So is "/home/focusorg/public_html/strange-ecofriendly-products/" the absolutely-correct filepath -- as perhaps visible using FTP or the "File manager" on your server? This is a directory listing of the directory /strange-ecofriendly-products/, requested with the URL "example.com/strange-ecofriendly-products/" right?

Jim

braiiins

11:29 pm on May 30, 2008 (gmt 0)

10+ Year Member

strange-ecofriendly-products is the path to a post, and since WP is in the root, /home/focusorg/public_html/strange-ecofriendly-products is the right path, I double checked with my file manager through cPanel.

Every post that gets loaded is logging a 404 error in the error log without giving the viewer any errors.

jdMorgan

11:41 pm on May 30, 2008 (gmt 0)

WebmasterWorld Senior Member

10+ Year Member

Then it is likely that the problem is not the code in your .htaccess file, but rather code in the WP path, or the WP script itself.

Jim

braiiins

11:56 pm on May 30, 2008 (gmt 0)

10+ Year Member

Any idea why it is happening now, when I went a few days with no errors? Or what I should do to fix it?

braiiins

1:26 am on May 31, 2008 (gmt 0)

10+ Year Member

Just got confirmation from someone that trying to load my latest post resulted in a 404 on their side. I'm seriously considering backing everything up and starting from scratch, but I'm still looking for possible easier answers...

braiiins

1:54 am on May 31, 2008 (gmt 0)

10+ Year Member

Ok, so I added back the code the Permalinks options section of the WP admin wanted in my .htaccess


<IfModule mod_rewrite.c>
RewriteEngine On
RewriteBase /
RewriteCond %{REQUEST_FILENAME} !-f
RewriteCond %{REQUEST_FILENAME} !-d
RewriteRule . /index.php [L]
</IfModule>

This stopped the constant 404 errors in the 404 log every time someone loads a post, but now it's back to giving me an error for files that aren't even loaded from my site. Example: "A user tried to go to http://example.com/eco-blog-carnival-volume/%slogolink.js and received a 404 (page not found) error. It wasn't their fault, so try fixing it." This is coming from a javacsript loaded from Blog Carnival, and this is the code to load it:


<script type="text/javascript" src="http://example.com/bc/logolink_20650.js"></script>

This 404 error doesn't get logged in the 404 logs, but it does get logged as a 404 in the access logs.

## [Given instruction 1]
In the forum thread, what tool did braiiins use to double-check the file path?
## [Given instruction 2]
Echo the part of the forum thread between "Then it is likely" and "11:56 pm on May 30, 2008 (gmt 0)", inclusive.
## [Given instruction 3]
In the forum thread, why does braiiins say that /home/focusorg/public_html/strange-ecofriendly-products is the right path? Answer in one to three sentences.

## [Recorded information]
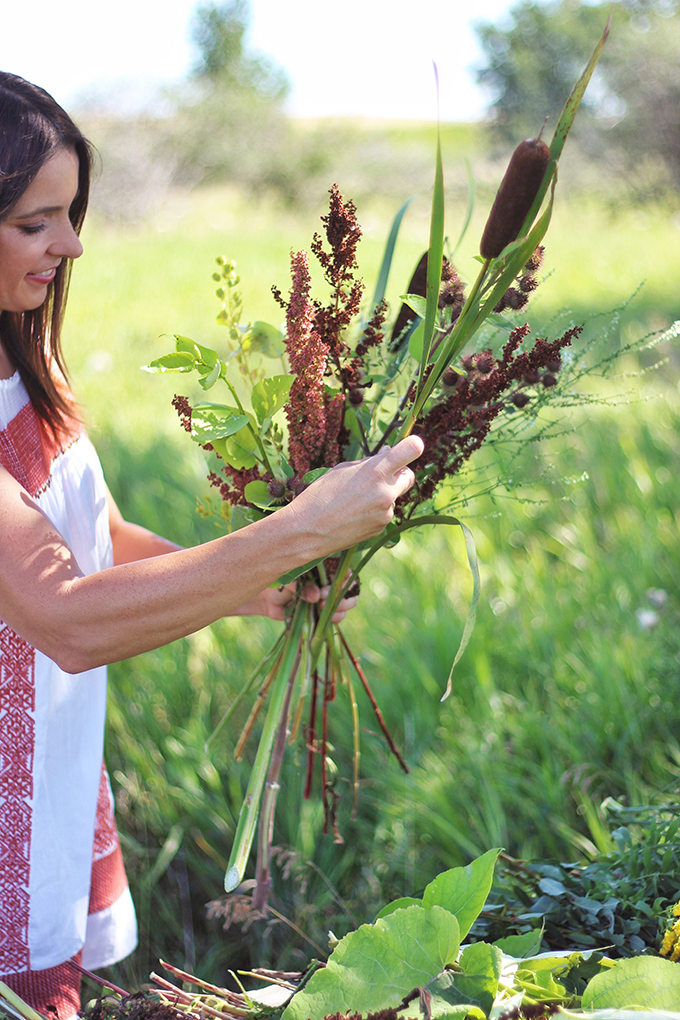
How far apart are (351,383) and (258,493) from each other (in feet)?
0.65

==

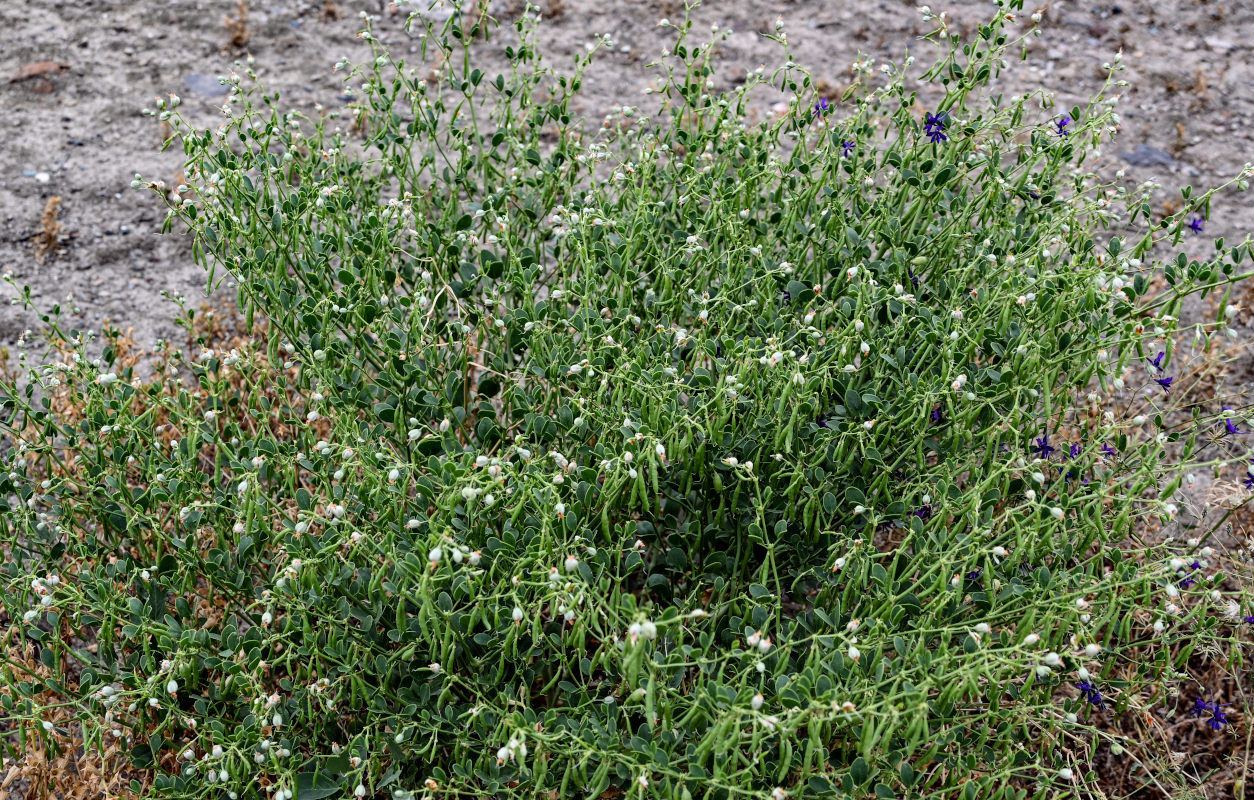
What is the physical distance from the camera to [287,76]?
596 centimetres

## [Written solution 1]
The file manager through cPanel.

## [Written solution 2]
Then it is likely that the problem is not the code in your .htaccess file, but rather code in the WP path, or the WP script itself.

Jim

braiiins

11:56 pm on May 30, 2008 (gmt 0)

## [Written solution 3]
Braiiins says that strange-ecofriendly-products is the path to a post and that WP is in the root. Braiiins also double-checked the path with the file manager through cPanel.